Send back all the data below, exactly as given.

◆ Saved entries:
------------------------------

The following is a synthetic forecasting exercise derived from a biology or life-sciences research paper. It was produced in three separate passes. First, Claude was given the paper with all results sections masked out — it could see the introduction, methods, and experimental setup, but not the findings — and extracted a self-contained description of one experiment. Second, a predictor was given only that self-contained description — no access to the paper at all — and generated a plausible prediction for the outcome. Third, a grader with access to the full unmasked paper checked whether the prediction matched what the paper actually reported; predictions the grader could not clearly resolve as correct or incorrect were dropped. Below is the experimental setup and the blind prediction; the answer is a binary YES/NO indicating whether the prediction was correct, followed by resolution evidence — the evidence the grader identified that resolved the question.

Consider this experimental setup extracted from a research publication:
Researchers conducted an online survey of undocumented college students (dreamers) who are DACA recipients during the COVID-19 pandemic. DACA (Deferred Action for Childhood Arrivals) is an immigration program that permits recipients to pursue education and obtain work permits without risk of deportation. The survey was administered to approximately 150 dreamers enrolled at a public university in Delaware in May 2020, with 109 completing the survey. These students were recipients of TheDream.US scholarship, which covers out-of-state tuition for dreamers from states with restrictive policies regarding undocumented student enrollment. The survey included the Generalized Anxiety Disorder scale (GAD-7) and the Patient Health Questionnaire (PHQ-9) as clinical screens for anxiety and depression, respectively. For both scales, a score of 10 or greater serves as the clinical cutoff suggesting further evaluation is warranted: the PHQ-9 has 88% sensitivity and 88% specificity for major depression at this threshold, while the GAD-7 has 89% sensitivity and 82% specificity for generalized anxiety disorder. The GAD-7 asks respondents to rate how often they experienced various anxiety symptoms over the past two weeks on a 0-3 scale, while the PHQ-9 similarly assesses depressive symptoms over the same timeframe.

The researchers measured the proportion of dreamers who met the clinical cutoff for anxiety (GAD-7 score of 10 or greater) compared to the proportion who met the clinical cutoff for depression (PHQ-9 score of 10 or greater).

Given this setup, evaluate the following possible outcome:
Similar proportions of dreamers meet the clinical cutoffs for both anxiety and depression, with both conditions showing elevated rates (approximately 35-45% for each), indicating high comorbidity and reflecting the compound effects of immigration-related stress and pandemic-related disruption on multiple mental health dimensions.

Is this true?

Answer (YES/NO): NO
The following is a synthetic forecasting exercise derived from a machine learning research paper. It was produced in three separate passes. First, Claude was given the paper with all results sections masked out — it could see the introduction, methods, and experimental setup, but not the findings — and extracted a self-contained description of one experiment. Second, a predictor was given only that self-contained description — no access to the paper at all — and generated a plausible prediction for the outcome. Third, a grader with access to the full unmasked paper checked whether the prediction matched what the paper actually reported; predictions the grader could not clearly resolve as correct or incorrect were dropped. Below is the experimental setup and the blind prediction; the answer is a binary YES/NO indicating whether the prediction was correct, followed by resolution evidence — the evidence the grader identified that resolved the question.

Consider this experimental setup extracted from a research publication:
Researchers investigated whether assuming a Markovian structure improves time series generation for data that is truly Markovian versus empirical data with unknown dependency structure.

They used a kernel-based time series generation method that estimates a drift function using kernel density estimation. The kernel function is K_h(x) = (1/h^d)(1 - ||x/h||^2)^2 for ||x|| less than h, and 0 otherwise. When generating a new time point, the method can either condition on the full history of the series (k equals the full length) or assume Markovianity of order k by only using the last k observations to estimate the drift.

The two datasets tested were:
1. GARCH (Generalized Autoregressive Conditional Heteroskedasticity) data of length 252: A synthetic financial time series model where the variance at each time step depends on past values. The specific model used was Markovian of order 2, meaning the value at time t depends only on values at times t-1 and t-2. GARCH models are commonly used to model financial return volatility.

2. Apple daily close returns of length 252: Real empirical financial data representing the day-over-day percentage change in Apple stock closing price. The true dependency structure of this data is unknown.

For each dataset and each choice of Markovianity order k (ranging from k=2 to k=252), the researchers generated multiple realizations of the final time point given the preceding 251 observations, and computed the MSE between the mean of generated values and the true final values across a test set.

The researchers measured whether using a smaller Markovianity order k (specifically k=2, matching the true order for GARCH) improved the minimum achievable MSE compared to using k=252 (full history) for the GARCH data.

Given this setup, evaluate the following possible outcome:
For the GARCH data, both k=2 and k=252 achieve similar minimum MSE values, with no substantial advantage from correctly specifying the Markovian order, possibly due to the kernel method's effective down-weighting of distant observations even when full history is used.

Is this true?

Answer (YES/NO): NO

------------------------------

◆ Answer to the problem:
The following is a synthetic forecasting exercise derived from a biology or life-sciences research paper. It was produced in three separate passes. First, Claude was given the paper with all results sections masked out — it could see the introduction, methods, and experimental setup, but not the findings — and extracted a self-contained description of one experiment. Second, a predictor was given only that self-contained description — no access to the paper at all — and generated a plausible prediction for the outcome. Third, a grader with access to the full unmasked paper checked whether the prediction matched what the paper actually reported; predictions the grader could not clearly resolve as correct or incorrect were dropped. Below is the experimental setup and the blind prediction; the answer is a binary YES/NO indicating whether the prediction was correct, followed by resolution evidence — the evidence the grader identified that resolved the question.

Consider this experimental setup extracted from a research publication:
Researchers conducted an online survey of undocumented college students (dreamers) who are DACA recipients during the COVID-19 pandemic. DACA (Deferred Action for Childhood Arrivals) is an immigration program that permits recipients to pursue education and obtain work permits without risk of deportation. The survey was administered to approximately 150 dreamers enrolled at a public university in Delaware in May 2020, with 109 completing the survey. These students were recipients of TheDream.US scholarship, which covers out-of-state tuition for dreamers from states with restrictive policies regarding undocumented student enrollment. The survey included the Generalized Anxiety Disorder scale (GAD-7) and the Patient Health Questionnaire (PHQ-9) as clinical screens for anxiety and depression, respectively. For both scales, a score of 10 or greater serves as the clinical cutoff suggesting further evaluation is warranted: the PHQ-9 has 88% sensitivity and 88% specificity for major depression at this threshold, while the GAD-7 has 89% sensitivity and 82% specificity for generalized anxiety disorder. The GAD-7 asks respondents to rate how often they experienced various anxiety symptoms over the past two weeks on a 0-3 scale, while the PHQ-9 similarly assesses depressive symptoms over the same timeframe.

The researchers measured the proportion of dreamers who met the clinical cutoff for anxiety (GAD-7 score of 10 or greater) compared to the proportion who met the clinical cutoff for depression (PHQ-9 score of 10 or greater).

Given this setup, evaluate the following possible outcome:
Similar proportions of dreamers meet the clinical cutoffs for both anxiety and depression, with both conditions showing elevated rates (approximately 35-45% for each), indicating high comorbidity and reflecting the compound effects of immigration-related stress and pandemic-related disruption on multiple mental health dimensions.

Is this true?

Answer (YES/NO): NO
The following is a synthetic forecasting exercise derived from a machine learning research paper. It was produced in three separate passes. First, Claude was given the paper with all results sections masked out — it could see the introduction, methods, and experimental setup, but not the findings — and extracted a self-contained description of one experiment. Second, a predictor was given only that self-contained description — no access to the paper at all — and generated a plausible prediction for the outcome. Third, a grader with access to the full unmasked paper checked whether the prediction matched what the paper actually reported; predictions the grader could not clearly resolve as correct or incorrect were dropped. Below is the experimental setup and the blind prediction; the answer is a binary YES/NO indicating whether the prediction was correct, followed by resolution evidence — the evidence the grader identified that resolved the question.

Consider this experimental setup extracted from a research publication:
Researchers investigated whether assuming a Markovian structure improves time series generation for data that is truly Markovian versus empirical data with unknown dependency structure.

They used a kernel-based time series generation method that estimates a drift function using kernel density estimation. The kernel function is K_h(x) = (1/h^d)(1 - ||x/h||^2)^2 for ||x|| less than h, and 0 otherwise. When generating a new time point, the method can either condition on the full history of the series (k equals the full length) or assume Markovianity of order k by only using the last k observations to estimate the drift.

The two datasets tested were:
1. GARCH (Generalized Autoregressive Conditional Heteroskedasticity) data of length 252: A synthetic financial time series model where the variance at each time step depends on past values. The specific model used was Markovian of order 2, meaning the value at time t depends only on values at times t-1 and t-2. GARCH models are commonly used to model financial return volatility.

2. Apple daily close returns of length 252: Real empirical financial data representing the day-over-day percentage change in Apple stock closing price. The true dependency structure of this data is unknown.

For each dataset and each choice of Markovianity order k (ranging from k=2 to k=252), the researchers generated multiple realizations of the final time point given the preceding 251 observations, and computed the MSE between the mean of generated values and the true final values across a test set.

The researchers measured whether using a smaller Markovianity order k (specifically k=2, matching the true order for GARCH) improved the minimum achievable MSE compared to using k=252 (full history) for the GARCH data.

Given this setup, evaluate the following possible outcome:
For the GARCH data, both k=2 and k=252 achieve similar minimum MSE values, with no substantial advantage from correctly specifying the Markovian order, possibly due to the kernel method's effective down-weighting of distant observations even when full history is used.

Is this true?

Answer (YES/NO): NO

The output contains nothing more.